Wie viele Personen genau zu dieser „Gruppe besorgter Vereinsmitglieder“ gehören, ist nicht bekannt – zehn sollen es sein. Eigentlich wollten sich die Beteiligten im Hintergrund halten und erst bei der für Mitte November angesetzten, aber wegen Corona abgesagten Mitgliederversammlung des SV Werder Bremen an die Öffentlichkeit gehen. „Nach meiner Kenntnis ist es eine Gruppe um Willi Lemke, Jörg Wontorra und Lars Figura“, outete nun Hubertus Hess-Grunewald in einem Interview mit dem „Weser Kurier“ einige mögliche Mitglieder der Vereinigung: „Sie hat offenbar das Ziel, zu einer veränderten Vereinspolitik zu kommen. Florian Kohfeldt wird da zum Beispiel sehr kritisch gesehen.“ Hess-Grunewald griff im Interview auch Spekulationen auf, Wontorra plane eine Rückkehr in den Aufsichtsrat, dem der 72-Jährige schon mal von 1999 bis 2003 angehört hatte.
TV-Moderator Jörg Wontorra reagierte verwundert. „Ich bin kein Teil einer Gruppe.
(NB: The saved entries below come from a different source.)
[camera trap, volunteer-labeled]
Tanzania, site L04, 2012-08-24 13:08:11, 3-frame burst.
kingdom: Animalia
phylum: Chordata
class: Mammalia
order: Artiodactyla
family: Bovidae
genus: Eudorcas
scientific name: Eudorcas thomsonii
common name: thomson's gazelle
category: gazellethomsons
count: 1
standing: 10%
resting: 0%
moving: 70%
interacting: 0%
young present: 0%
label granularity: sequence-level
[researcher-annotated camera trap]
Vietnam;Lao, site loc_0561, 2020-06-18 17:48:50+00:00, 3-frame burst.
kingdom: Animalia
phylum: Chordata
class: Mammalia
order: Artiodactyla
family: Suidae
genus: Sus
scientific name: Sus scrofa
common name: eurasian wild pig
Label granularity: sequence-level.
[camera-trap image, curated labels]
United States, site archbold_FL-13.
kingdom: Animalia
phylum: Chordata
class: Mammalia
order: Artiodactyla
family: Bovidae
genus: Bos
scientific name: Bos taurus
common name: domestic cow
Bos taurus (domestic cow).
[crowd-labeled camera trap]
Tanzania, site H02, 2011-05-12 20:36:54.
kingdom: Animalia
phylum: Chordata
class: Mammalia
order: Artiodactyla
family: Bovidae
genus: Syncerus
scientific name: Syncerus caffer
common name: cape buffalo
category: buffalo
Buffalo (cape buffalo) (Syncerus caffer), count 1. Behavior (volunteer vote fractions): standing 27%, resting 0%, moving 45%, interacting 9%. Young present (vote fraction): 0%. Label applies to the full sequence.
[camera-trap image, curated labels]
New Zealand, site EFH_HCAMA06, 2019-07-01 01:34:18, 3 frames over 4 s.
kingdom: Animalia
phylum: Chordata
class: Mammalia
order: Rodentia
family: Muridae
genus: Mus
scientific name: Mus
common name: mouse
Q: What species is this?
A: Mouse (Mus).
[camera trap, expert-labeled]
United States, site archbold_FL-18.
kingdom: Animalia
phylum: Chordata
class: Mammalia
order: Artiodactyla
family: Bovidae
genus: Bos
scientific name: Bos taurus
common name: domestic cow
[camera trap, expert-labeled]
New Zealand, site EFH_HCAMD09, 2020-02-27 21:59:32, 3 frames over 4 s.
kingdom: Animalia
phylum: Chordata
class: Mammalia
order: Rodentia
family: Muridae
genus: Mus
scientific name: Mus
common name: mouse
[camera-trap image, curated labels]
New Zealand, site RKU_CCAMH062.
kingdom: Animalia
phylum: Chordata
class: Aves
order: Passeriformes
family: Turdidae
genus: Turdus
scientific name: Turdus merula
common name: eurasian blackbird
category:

Ich weiß nicht, woher Hubertus das hat. Es gibt auch keine Zusammenrottung“, meinte Wontorra auf Nachfrage der DeichStube: „Wenn ein Termin für die Mitgliederversammlung feststeht und mich jemand fragen würde, ob ich im Aufsichtsrat sein möchte, dann könnte ich mir vielleicht Gedanken darüber machen – aber auch nur vielleicht.“
Rechtsanwalt Lars Figura (44), 2000 und 2001 Deutscher Meister über 400 Meter, kritisiert seit Jahren die Vereinsführung und ist dabei für seine langen Reden bei den Mitgliederversammlungen bekannt. Ihm wird nachgesagt, das Amt des Präsidenten bei Werder Bremen anzustreben.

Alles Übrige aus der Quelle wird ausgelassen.